**Task requirements**
Make an exact copy of all the records.

# Records for this exercise start

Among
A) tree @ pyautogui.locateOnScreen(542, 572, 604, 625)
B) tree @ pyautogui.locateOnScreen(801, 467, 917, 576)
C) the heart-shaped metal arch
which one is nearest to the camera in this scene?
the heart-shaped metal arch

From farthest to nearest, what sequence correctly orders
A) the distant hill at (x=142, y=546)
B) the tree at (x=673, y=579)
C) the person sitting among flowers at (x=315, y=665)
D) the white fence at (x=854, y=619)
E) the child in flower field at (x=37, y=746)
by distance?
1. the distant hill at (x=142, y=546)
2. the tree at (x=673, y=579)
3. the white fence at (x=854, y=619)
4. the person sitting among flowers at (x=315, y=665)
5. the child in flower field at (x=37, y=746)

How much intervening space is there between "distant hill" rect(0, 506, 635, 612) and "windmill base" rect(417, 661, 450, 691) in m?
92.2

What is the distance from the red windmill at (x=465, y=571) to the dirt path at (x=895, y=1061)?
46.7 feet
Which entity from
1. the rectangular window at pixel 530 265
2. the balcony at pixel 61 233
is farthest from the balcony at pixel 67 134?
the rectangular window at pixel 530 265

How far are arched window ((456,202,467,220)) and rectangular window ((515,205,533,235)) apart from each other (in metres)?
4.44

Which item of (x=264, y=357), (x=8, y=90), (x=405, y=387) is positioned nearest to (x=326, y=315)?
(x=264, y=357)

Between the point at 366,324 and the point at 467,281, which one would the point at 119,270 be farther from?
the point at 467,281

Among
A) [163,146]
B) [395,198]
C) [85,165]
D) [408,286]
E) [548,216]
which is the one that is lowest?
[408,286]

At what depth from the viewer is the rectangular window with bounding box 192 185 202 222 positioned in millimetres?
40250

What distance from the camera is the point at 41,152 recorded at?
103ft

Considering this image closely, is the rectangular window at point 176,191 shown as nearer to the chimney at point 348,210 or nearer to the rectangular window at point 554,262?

# Records for this exercise end

**The response**
Among
A) tree @ pyautogui.locateOnScreen(542, 572, 604, 625)
B) tree @ pyautogui.locateOnScreen(801, 467, 917, 576)
C) the heart-shaped metal arch
which one is nearest to the camera in this scene?
the heart-shaped metal arch

From farthest to nearest, what sequence correctly orders
A) the distant hill at (x=142, y=546)
B) the tree at (x=673, y=579)
C) the person sitting among flowers at (x=315, y=665)
D) the white fence at (x=854, y=619)
E) the child in flower field at (x=37, y=746)
by distance?
1. the distant hill at (x=142, y=546)
2. the tree at (x=673, y=579)
3. the white fence at (x=854, y=619)
4. the person sitting among flowers at (x=315, y=665)
5. the child in flower field at (x=37, y=746)

How much intervening space is there between "distant hill" rect(0, 506, 635, 612) and "windmill base" rect(417, 661, 450, 691) in m?
92.2

What is the distance from the red windmill at (x=465, y=571) to the dirt path at (x=895, y=1061)?
46.7 feet
Which entity from
1. the rectangular window at pixel 530 265
2. the balcony at pixel 61 233
is farthest from the balcony at pixel 67 134?
the rectangular window at pixel 530 265

How far are arched window ((456,202,467,220)) and rectangular window ((515,205,533,235)) apart from each other (in metres)?
4.44

Which item of (x=264, y=357), (x=8, y=90), (x=405, y=387) is positioned nearest to (x=326, y=315)?
(x=264, y=357)

Between the point at 366,324 and the point at 467,281, which one would the point at 119,270 be farther from?
the point at 467,281

Among
A) [163,146]
B) [395,198]
C) [85,165]
D) [408,286]
E) [548,216]
which is the one that is lowest?
[408,286]

At what depth from the viewer is the rectangular window with bounding box 192 185 202 222 positioned in millimetres?
40250

What distance from the camera is the point at 41,152 recorded at?
103ft

Considering this image closely, is the rectangular window at point 176,191 shown as nearer to the chimney at point 348,210 or nearer to the rectangular window at point 554,262?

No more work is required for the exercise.